*** Begin section ***

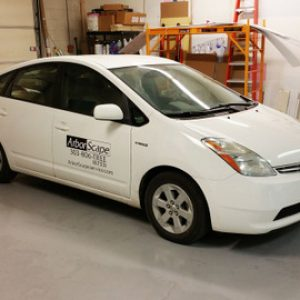 fleet car partial wraps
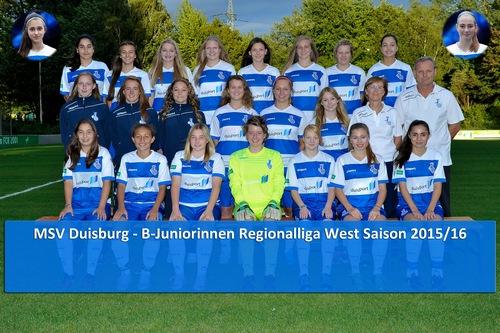 MSV Duisburg B-Juniorinnen Bundesliga Saison 2015/16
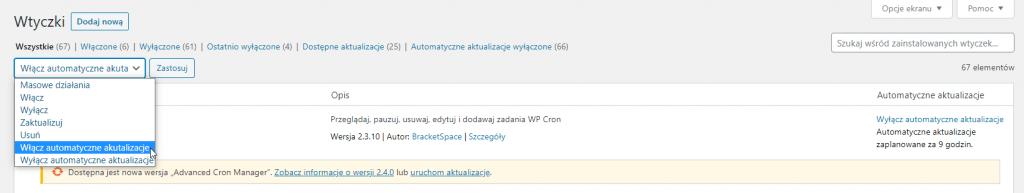 masowe działania w WordPress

*** End section ***

**Assignment**
Your answer should consist solely of the lines from the one holding "MSV Duisburg B-Juniorinnen" through the end of the listing, reproduced exactly and without pictures.

**Written response**
 MSV Duisburg B-Juniorinnen Bundesliga Saison 2015/16
 masowe działania w WordPress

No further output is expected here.